Job 1:19
And, behold, there came a great wind from the wilderness, and smote the four corners of the house, and it fell upon the young men, and they are dead; and I only am escaped alone to tell thee.
Cross-reference
Job 1:15 is the first disaster in the same narrative sequence — Sabeans attack livestock — paralleling this final calamity.
Job 4:9 interprets the great wind as God's breath of judgment — Eliphaz later blames the children's death on this.
Job 5:4 describes children of the foolish crushed — directly echoes the fate of Job's children here.
Job 8:4 explicitly says the children died for their sin — Bildad directly interprets this event.
Job 18:19 declares the wicked have no offspring — mirroring Job's total loss of children.
In Genesis 42:36, Jacob laments losing multiple children — directly parallels Job's loss of all his children in one catastrophe.
Jeremiah 4:11 uses the same imagery of a scorching wind from the desert as a destructive force — a parallel to the wind that killed Job’s children.

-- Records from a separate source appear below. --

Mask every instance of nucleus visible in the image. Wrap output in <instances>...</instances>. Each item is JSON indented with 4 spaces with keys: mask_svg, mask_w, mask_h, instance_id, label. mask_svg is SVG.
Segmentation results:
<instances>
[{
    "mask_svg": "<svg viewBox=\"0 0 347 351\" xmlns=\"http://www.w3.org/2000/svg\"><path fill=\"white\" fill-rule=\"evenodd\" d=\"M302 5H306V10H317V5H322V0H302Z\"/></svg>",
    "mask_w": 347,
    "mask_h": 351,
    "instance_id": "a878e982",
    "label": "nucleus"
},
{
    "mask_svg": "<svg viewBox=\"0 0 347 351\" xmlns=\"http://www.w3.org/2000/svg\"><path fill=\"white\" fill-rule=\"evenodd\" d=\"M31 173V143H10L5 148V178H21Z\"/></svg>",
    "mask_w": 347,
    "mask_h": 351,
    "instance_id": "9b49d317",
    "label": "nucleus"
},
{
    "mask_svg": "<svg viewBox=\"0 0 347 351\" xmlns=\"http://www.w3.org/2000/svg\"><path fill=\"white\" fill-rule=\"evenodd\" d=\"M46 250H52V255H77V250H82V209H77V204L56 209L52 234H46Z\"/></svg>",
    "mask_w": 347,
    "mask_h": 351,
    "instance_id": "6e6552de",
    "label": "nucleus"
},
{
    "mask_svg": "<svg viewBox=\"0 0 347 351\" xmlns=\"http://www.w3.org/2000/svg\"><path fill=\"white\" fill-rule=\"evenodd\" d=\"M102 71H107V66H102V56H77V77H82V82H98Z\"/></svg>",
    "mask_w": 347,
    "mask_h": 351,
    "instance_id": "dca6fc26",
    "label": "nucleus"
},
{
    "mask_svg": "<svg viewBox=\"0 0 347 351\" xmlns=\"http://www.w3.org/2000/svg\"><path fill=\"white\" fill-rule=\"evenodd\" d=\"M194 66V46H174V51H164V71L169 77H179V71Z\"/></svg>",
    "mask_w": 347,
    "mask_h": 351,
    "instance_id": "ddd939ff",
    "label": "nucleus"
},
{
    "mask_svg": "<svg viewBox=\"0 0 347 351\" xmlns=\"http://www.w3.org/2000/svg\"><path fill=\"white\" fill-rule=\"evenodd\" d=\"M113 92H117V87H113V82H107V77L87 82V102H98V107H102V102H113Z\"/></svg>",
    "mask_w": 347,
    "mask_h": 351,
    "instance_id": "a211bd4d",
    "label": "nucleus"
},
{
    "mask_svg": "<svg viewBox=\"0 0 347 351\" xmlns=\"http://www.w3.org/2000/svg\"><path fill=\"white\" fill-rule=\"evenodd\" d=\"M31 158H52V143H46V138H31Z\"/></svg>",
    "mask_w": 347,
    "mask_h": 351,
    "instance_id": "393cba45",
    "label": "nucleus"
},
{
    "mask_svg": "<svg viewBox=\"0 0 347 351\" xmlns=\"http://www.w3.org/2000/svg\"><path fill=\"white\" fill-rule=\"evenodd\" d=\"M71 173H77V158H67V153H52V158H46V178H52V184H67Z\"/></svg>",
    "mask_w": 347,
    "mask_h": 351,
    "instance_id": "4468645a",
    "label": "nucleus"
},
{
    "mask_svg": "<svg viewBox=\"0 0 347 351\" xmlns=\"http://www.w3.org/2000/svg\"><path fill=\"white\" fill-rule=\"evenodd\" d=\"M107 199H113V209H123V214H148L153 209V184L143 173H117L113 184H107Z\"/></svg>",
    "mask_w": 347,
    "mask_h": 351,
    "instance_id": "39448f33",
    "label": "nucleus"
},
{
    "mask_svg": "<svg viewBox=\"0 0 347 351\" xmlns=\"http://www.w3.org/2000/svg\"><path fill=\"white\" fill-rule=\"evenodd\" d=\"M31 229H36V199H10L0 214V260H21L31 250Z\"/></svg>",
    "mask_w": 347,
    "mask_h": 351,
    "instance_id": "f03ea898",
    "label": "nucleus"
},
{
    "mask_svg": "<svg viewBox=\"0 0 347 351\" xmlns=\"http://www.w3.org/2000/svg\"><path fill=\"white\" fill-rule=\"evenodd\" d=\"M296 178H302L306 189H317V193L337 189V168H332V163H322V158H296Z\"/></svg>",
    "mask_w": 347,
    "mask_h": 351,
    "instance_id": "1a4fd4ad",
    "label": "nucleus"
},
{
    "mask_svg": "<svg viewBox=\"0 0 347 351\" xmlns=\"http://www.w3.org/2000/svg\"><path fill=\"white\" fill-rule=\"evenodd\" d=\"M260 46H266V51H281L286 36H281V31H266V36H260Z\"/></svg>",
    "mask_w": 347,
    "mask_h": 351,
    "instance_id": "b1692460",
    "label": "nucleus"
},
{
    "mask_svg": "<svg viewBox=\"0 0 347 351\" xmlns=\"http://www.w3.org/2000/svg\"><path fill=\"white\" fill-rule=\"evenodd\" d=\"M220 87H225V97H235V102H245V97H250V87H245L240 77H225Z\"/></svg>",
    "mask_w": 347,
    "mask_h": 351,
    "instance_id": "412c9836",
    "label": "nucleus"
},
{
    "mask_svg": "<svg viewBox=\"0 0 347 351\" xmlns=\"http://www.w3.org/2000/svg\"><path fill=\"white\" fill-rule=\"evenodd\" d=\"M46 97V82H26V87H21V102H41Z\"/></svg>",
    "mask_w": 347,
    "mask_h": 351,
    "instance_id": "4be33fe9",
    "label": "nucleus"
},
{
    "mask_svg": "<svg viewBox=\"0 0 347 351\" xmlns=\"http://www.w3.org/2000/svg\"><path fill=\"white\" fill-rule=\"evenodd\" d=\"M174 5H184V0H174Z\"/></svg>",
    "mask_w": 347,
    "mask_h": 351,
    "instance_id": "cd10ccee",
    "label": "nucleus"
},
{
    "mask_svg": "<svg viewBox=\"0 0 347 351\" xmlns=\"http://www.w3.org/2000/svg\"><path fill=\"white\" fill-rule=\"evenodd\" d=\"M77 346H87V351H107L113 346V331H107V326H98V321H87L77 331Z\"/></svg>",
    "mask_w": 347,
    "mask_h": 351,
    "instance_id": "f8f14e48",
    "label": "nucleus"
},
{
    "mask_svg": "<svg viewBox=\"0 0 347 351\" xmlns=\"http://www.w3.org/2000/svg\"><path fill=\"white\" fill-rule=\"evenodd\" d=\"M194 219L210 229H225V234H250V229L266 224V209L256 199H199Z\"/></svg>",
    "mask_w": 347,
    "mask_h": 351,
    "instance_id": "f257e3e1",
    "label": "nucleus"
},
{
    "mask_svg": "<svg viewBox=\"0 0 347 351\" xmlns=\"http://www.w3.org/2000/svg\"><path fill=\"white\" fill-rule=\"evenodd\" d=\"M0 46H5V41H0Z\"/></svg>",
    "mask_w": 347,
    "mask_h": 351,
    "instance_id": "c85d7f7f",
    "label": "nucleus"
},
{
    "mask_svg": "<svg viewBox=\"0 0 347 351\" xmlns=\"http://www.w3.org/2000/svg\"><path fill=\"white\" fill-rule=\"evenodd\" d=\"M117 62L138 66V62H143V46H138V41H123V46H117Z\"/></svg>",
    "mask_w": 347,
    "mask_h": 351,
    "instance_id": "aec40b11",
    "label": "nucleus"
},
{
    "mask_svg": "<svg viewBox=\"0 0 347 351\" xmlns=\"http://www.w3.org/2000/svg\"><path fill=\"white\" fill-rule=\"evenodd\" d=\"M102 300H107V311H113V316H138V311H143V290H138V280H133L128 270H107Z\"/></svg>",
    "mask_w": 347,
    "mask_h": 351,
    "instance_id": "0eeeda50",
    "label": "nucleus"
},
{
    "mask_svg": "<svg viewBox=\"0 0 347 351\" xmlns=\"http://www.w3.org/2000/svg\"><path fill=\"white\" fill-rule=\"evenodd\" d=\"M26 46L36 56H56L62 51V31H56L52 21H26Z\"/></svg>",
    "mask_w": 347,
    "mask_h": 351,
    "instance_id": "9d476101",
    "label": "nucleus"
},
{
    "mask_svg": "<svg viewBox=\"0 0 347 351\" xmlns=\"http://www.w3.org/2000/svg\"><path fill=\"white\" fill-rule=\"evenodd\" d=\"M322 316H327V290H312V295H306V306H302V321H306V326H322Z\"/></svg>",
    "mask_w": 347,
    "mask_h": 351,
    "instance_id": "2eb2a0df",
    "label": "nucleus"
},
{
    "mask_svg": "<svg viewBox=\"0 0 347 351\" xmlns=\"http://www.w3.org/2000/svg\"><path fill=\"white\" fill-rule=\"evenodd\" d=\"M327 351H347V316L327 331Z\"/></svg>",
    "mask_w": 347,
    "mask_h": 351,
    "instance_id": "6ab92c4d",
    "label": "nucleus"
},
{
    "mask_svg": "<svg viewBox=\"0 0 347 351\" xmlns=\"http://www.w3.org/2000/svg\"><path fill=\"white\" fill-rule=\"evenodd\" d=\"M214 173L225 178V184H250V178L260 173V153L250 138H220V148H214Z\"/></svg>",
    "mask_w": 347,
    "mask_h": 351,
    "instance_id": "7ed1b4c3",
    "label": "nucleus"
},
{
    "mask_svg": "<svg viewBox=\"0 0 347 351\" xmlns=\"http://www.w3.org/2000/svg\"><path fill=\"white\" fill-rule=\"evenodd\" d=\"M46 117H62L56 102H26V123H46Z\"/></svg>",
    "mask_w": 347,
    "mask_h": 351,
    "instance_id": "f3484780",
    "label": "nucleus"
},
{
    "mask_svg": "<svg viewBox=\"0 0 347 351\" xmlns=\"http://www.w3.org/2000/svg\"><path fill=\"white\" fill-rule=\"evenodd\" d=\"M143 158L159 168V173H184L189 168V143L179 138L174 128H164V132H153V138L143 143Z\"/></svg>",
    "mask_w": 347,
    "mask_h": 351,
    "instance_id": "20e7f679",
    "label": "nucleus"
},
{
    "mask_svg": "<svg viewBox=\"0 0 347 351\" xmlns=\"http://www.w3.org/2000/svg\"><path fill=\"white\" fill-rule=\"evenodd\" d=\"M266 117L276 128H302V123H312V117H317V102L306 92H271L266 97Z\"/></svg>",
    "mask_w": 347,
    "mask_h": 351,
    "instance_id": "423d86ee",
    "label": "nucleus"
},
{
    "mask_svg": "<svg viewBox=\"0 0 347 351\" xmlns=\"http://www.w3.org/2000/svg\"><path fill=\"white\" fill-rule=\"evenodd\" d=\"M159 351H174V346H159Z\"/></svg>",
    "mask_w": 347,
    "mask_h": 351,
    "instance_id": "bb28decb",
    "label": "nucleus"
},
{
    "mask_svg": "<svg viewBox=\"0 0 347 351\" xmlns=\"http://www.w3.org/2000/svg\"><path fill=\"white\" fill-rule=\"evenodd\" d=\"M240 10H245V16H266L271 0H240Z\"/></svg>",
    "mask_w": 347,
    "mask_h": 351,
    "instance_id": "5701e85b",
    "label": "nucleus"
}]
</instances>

Matthew 7:27 describes a house that falls when winds beat against it — the same imagery of a house destroyed by wind, though a parable.
Luke 13:4 refers to a tower falling and killing people — a similar sudden disaster to the house collapse in Job.
In Genesis 37:32, a messenger brings Jacob a bloodied coat, implying his son's death — parallel to the messenger reporting Job's children dead.
Genesis 37:33 shows Jacob grieving over Joseph's presumed death — echoes the parental grief Job experiences from his loss.
In Luke 13:1-5, Jesus cites sudden deaths (tower fall) to teach about repentance — parallels unexpected tragedy like Job's children.
In Judges 16:30, Samson causes a house to collapse and kill many — similar sudden building collapse causing mass death.
In 1 Kings 20:30, a wall falls on 27,000 men — another instance of a structure falling and killing people, like Job's house.